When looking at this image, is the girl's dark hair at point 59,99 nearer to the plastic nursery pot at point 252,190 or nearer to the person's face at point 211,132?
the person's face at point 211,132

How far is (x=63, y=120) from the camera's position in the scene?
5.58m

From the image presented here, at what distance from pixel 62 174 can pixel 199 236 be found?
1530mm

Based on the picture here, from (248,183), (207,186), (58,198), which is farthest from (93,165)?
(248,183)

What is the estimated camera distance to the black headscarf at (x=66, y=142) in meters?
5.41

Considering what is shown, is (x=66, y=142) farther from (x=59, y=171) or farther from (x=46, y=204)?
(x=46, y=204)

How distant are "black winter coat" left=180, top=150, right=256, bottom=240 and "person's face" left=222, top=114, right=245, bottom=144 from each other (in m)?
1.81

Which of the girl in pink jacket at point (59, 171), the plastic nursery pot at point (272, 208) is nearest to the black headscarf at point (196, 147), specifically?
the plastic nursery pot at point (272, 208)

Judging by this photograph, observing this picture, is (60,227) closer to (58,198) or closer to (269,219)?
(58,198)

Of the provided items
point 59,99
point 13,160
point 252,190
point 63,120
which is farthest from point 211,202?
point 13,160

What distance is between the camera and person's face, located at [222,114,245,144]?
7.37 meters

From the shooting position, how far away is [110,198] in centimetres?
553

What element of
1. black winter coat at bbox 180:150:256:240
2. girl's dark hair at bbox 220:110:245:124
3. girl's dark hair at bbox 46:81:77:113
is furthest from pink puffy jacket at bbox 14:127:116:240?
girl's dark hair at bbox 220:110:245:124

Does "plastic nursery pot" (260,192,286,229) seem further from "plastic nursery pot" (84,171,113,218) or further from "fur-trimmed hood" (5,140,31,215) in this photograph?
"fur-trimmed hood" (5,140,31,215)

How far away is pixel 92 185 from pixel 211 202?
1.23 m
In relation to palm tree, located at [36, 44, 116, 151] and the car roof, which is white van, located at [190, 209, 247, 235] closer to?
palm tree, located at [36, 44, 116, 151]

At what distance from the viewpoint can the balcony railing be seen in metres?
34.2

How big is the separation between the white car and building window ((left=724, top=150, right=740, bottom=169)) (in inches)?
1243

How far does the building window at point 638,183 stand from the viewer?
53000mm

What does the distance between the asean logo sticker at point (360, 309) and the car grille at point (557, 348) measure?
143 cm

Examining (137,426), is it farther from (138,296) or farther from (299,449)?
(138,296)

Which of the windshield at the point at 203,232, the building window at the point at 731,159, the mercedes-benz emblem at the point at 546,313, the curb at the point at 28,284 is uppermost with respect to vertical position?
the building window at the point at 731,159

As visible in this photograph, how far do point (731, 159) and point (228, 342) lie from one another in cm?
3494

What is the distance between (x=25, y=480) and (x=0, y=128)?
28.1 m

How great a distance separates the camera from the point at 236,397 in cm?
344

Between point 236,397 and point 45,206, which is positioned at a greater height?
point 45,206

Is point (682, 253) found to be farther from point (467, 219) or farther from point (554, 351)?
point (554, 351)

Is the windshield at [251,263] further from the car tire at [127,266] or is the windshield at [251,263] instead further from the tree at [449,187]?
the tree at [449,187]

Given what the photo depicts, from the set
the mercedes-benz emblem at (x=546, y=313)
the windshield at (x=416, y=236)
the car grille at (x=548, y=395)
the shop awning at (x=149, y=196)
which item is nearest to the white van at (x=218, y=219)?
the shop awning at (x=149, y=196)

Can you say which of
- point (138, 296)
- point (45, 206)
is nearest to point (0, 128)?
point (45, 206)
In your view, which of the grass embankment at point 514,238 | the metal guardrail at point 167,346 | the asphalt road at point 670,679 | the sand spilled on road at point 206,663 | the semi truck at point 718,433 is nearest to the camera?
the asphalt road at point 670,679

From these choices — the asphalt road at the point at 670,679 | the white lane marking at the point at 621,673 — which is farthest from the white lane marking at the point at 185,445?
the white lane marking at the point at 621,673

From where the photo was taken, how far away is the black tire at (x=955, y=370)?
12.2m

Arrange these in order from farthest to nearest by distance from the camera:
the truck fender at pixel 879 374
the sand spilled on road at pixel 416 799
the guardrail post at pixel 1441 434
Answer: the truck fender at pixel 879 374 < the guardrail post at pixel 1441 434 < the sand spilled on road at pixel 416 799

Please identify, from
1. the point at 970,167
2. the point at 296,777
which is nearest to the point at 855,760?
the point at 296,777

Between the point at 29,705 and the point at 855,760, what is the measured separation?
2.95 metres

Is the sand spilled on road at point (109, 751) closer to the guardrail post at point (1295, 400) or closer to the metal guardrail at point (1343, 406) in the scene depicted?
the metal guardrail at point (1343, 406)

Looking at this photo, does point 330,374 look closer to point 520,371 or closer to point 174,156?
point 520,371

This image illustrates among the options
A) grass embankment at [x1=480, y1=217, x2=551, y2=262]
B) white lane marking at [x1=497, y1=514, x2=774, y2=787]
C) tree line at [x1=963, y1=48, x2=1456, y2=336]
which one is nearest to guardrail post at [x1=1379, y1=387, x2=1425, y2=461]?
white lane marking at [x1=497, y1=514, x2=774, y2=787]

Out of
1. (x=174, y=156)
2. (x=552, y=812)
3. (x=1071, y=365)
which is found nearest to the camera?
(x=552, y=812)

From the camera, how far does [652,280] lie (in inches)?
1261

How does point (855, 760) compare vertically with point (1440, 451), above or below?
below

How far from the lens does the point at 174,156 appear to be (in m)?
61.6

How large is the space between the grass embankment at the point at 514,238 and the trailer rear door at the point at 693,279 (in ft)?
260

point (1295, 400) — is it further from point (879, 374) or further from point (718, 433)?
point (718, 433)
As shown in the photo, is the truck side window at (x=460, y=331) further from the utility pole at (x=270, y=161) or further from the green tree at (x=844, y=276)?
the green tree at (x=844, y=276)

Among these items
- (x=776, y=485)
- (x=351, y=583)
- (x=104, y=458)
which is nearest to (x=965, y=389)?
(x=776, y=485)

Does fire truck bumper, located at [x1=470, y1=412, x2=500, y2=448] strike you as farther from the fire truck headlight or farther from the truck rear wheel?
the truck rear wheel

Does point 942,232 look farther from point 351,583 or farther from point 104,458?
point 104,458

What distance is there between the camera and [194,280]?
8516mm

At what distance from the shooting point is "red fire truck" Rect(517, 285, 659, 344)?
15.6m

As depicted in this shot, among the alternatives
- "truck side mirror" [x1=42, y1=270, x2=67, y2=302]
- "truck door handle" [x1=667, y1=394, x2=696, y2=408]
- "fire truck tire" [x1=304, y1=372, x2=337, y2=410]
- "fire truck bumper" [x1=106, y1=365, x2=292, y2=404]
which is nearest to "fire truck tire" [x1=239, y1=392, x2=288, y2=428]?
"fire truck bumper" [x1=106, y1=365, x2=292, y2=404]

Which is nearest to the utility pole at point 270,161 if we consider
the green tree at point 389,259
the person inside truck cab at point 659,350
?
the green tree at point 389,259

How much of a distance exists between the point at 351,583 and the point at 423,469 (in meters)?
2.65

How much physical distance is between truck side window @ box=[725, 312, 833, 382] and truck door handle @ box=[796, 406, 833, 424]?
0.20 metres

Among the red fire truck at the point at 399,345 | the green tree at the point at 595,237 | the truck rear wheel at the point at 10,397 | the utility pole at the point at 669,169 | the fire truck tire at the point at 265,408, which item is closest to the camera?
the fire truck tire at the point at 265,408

|---|

Short problem: Copy all of the material above word for word, with no changes.

Complete response:
When looking at this image, is the girl's dark hair at point 59,99 nearer to the plastic nursery pot at point 252,190 or nearer to the person's face at point 211,132?
the person's face at point 211,132

How far is (x=63, y=120) from the camera's position in the scene?
5.58m

From the image presented here, at what distance from pixel 62 174 can pixel 199 236 be found?
1530mm

Based on the picture here, from (248,183), (207,186), (58,198), which is farthest from (93,165)?
(248,183)

What is the estimated camera distance to the black headscarf at (x=66, y=142) in meters?
5.41

Considering what is shown, is (x=66, y=142) farther from (x=59, y=171) or farther from (x=46, y=204)?
(x=46, y=204)

How distant are "black winter coat" left=180, top=150, right=256, bottom=240 and "person's face" left=222, top=114, right=245, bottom=144 from each other (in m)?
1.81

Which of the girl in pink jacket at point (59, 171), the plastic nursery pot at point (272, 208) is nearest to the black headscarf at point (196, 147), specifically?
the plastic nursery pot at point (272, 208)

Judging by this photograph, observing this picture, is (60,227) closer to (58,198) or closer to (269,219)?
(58,198)

Of the provided items
point 59,99
point 13,160
point 252,190
point 63,120
which is farthest from point 211,202?
point 13,160

What distance is between the camera and person's face, located at [222,114,245,144]?
7.37 meters

From the shooting position, how far away is [110,198] in centimetres?
553

What element of
1. black winter coat at bbox 180:150:256:240
2. girl's dark hair at bbox 220:110:245:124
3. girl's dark hair at bbox 46:81:77:113
is furthest from pink puffy jacket at bbox 14:127:116:240?
girl's dark hair at bbox 220:110:245:124

Does "plastic nursery pot" (260,192,286,229) seem further from "plastic nursery pot" (84,171,113,218) or further from "fur-trimmed hood" (5,140,31,215) in this photograph?
"fur-trimmed hood" (5,140,31,215)

How far away is pixel 92 185 from pixel 211 202?
1.23 m
In relation to palm tree, located at [36, 44, 116, 151] and the car roof, which is white van, located at [190, 209, 247, 235] closer to?
palm tree, located at [36, 44, 116, 151]

At what distance from the viewpoint can the balcony railing be seen in metres?
34.2

How big is the separation between the white car and building window ((left=724, top=150, right=740, bottom=169)) (in inches)?
1243

How far does the building window at point 638,183 stand from the viewer?
53000mm

What does the distance between the asean logo sticker at point (360, 309) and the car grille at point (557, 348) measure?
143 cm

Examining (137,426), is it farther from (138,296) or farther from (299,449)?
(138,296)

Which of the windshield at the point at 203,232, the building window at the point at 731,159, the mercedes-benz emblem at the point at 546,313, the curb at the point at 28,284 is uppermost with respect to vertical position?
the building window at the point at 731,159

As visible in this photograph, how far do point (731, 159) and point (228, 342) lie from one another in cm?
3494

What is the distance between (x=25, y=480) and (x=0, y=128)?
28.1 m

How great a distance separates the camera from the point at 236,397 in cm?
344

Between point 236,397 and point 45,206, which is positioned at a greater height?
point 45,206

Is point (682, 253) found to be farther from point (467, 219) or farther from point (554, 351)?
point (554, 351)

Is the windshield at [251,263] further from the car tire at [127,266] or is the windshield at [251,263] instead further from the tree at [449,187]?
the tree at [449,187]

Given what the photo depicts, from the set
the mercedes-benz emblem at (x=546, y=313)
the windshield at (x=416, y=236)
the car grille at (x=548, y=395)
the shop awning at (x=149, y=196)
which item is nearest to the white van at (x=218, y=219)?
the shop awning at (x=149, y=196)

Can you say which of
- point (138, 296)
- point (45, 206)
is nearest to point (0, 128)?
point (45, 206)
In your view, which of the grass embankment at point 514,238 | the metal guardrail at point 167,346 | the asphalt road at point 670,679 | the sand spilled on road at point 206,663 | the semi truck at point 718,433 is nearest to the camera?
the asphalt road at point 670,679

From these choices — the asphalt road at the point at 670,679 | the white lane marking at the point at 621,673 — which is farthest from the white lane marking at the point at 185,445?
the white lane marking at the point at 621,673

From where the photo was taken, how far away is the black tire at (x=955, y=370)?
12.2m

Arrange these in order from farthest to nearest by distance from the camera:
the truck fender at pixel 879 374
the sand spilled on road at pixel 416 799
the guardrail post at pixel 1441 434
Answer: the truck fender at pixel 879 374 < the guardrail post at pixel 1441 434 < the sand spilled on road at pixel 416 799

Please identify, from
1. the point at 970,167
2. the point at 296,777
which is nearest to the point at 855,760?
the point at 296,777

Between the point at 29,705 and the point at 855,760, what is the measured separation?
2.95 metres

Is the sand spilled on road at point (109, 751) closer to the guardrail post at point (1295, 400) or closer to the metal guardrail at point (1343, 406) in the scene depicted?
the metal guardrail at point (1343, 406)

Looking at this photo, does point 330,374 look closer to point 520,371 or closer to point 174,156?
point 520,371

This image illustrates among the options
A) grass embankment at [x1=480, y1=217, x2=551, y2=262]
B) white lane marking at [x1=497, y1=514, x2=774, y2=787]
C) tree line at [x1=963, y1=48, x2=1456, y2=336]
which one is nearest to guardrail post at [x1=1379, y1=387, x2=1425, y2=461]?
white lane marking at [x1=497, y1=514, x2=774, y2=787]

Out of
1. (x=174, y=156)
2. (x=552, y=812)
3. (x=1071, y=365)
which is found nearest to the camera?
(x=552, y=812)

From the camera, how far does [652,280] lie (in inches)?
1261

How does point (855, 760) compare vertically with point (1440, 451), above or below?
below

How far from the lens does the point at 174,156 appear to be (in m)?
61.6

How large is the space between the grass embankment at the point at 514,238 and the trailer rear door at the point at 693,279 (in ft)?
260

point (1295, 400) — is it further from point (879, 374) or further from point (718, 433)?
point (718, 433)
As shown in the photo, is the truck side window at (x=460, y=331) further from the utility pole at (x=270, y=161) or further from the green tree at (x=844, y=276)?
the green tree at (x=844, y=276)

Among these items
- (x=776, y=485)
- (x=351, y=583)
- (x=104, y=458)
which is nearest to (x=965, y=389)?
(x=776, y=485)

Does fire truck bumper, located at [x1=470, y1=412, x2=500, y2=448] strike you as farther from the fire truck headlight or farther from the truck rear wheel?
the truck rear wheel

Does point 942,232 look farther from point 351,583 or farther from point 104,458?
point 104,458

What distance is there between the camera and [194,280]?
8516mm

At what distance from the shooting point is "red fire truck" Rect(517, 285, 659, 344)?
15.6m

As depicted in this shot, among the alternatives
- "truck side mirror" [x1=42, y1=270, x2=67, y2=302]
- "truck door handle" [x1=667, y1=394, x2=696, y2=408]
- "fire truck tire" [x1=304, y1=372, x2=337, y2=410]
- "fire truck bumper" [x1=106, y1=365, x2=292, y2=404]
which is nearest to "fire truck tire" [x1=239, y1=392, x2=288, y2=428]?
"fire truck bumper" [x1=106, y1=365, x2=292, y2=404]

Which is nearest to the utility pole at point 270,161 if we consider
the green tree at point 389,259
the person inside truck cab at point 659,350
?
the green tree at point 389,259

How much of a distance exists between the point at 351,583 and the point at 423,469 (in meters)?
2.65

How much physical distance is between truck side window @ box=[725, 312, 833, 382] and truck door handle @ box=[796, 406, 833, 424]?
0.20 metres

Among the red fire truck at the point at 399,345 | the green tree at the point at 595,237 | the truck rear wheel at the point at 10,397 | the utility pole at the point at 669,169 | the fire truck tire at the point at 265,408, which item is closest to the camera?
the fire truck tire at the point at 265,408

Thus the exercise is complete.